For the 12 states that have not expanded Medicaid under the ACA, ARPA provides a 5% increase in the Federal Medical Assistance Percentage (FMAP) for two years should the states decide to expand Medicaid.
ARPA also requires state Medicaid programs and the Children’s Health Insurance Program (CHIP) to provide coverage, with no cost sharing, for treatment of COVID-19 until one year following the end of the public health emergency. This requirement also includes COVID-19 vaccines at no cost to individuals enrolled in Medicaid or CHIP.
States also have the option to provide coverage to uninsured individuals for COVID-19 vaccines and treatment without cost sharing at 100% FMAP.

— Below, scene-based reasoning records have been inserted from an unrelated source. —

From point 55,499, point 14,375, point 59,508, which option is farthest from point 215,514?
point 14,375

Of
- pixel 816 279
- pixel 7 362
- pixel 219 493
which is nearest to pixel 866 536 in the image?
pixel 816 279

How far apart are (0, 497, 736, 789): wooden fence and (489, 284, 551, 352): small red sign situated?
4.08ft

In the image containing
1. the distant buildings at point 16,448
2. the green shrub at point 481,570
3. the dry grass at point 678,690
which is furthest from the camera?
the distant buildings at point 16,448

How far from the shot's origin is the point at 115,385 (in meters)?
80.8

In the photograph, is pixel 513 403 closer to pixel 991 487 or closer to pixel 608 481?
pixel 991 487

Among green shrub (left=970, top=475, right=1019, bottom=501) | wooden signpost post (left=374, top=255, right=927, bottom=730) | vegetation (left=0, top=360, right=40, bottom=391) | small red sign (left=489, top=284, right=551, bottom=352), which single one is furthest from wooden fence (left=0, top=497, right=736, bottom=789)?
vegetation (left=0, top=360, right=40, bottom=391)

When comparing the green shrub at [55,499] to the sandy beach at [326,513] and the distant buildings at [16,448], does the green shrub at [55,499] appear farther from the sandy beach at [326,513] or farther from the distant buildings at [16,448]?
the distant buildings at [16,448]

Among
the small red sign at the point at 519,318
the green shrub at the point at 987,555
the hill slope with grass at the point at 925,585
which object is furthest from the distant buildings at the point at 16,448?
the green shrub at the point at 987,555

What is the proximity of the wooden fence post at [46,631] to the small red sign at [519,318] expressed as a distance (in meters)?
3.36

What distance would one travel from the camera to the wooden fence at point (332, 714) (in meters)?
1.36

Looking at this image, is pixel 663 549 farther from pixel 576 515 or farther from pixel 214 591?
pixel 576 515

Other Medicaid changes include a new option to extend health coverage to women enrolled in Medicaid for up to 12 months following the birth of a child and a one-year temporary FMAP increase to improve home and community-based services. These changes are designed to facilitate vaccine distribution and administration, as well as provide health care to a broader base of individuals.
Other changes to Medicaid include the elimination of the cap on the maximum rebate amount for certain drugs and a technical fix to the Disproportionate Share Hospital (DSH) allotment.
As for the first change, drug manufacturers are required to pay Medicaid a rebate on all covered outpatient drugs. Statutory formulas determine the rebate amounts, but, in any case, the rebate is capped at 100% of the average manufacturer price. ARPA removes the cap on the rebate amount beginning January 1, 2024.
The second change is a technical fix for an unintended consequence of the Families First Coronavirus Response Act. That law provided states with a temporary 6.2% increase to the states’ Medicaid programs’ FMAP through the last calendar quarter of the public health emergency. ARPA allows HHS to recalculate DSH allotments when the states received the FMAP increase to ensure that the total DSH payments a state makes are equal to the payment the state might have made without the FMAP increase.
To address gaps in health care coverage caused by COVID-19-related job losses, ARPA makes Consolidated Omnibus Budget Reconciliation Act (COBRA) coverage more affordable by subsidizing 100% of COBRA premiums through September 30, 2021.
To boost the percentage of Americans with health insurance generally, APRA expands the availability of advanced premium tax credits (APTCs) through 2022.
Prior to ARPA, APTCs were only available to individuals who obtained insurance through insurance exchange marketplaces and whose income fell between 100% and 400% of the federal poverty line. ARPA makes APTCs available to individuals with income greater than 400% of the federal poverty line based on a sliding scale. For instance, individuals with income greater than 400% of the federal poverty line will have premiums capped at 8.5% of income.
Finally, ARPA makes two notable changes to Medicare. First, it restores the imputed “rural floor” protection for states designated by the Centers for Medicare and Medicaid Services (CMS) as “all urban.” This change benefits rural hospitals in the all urban-designated states of New Jersey, Delaware and Rhode Island. Because ARPA spends new money instead of reallocating money, the benefit to certain hospitals in those states does not come at the expense of funding to other hospitals.
Second, ARPA allows CMS to waive the requirement that Medicare will only cover ambulance services to the nearest appropriate medical facility. This requirement presented a problem during COVID-19 when many hospitals and other medical facilities were at capacity. Thus, transport to the nearest facility was impossible, imposing a significant cost burden upon Medicare beneficiaries. CMS has the authority to waive this requirement during any declaration of a public health emergency.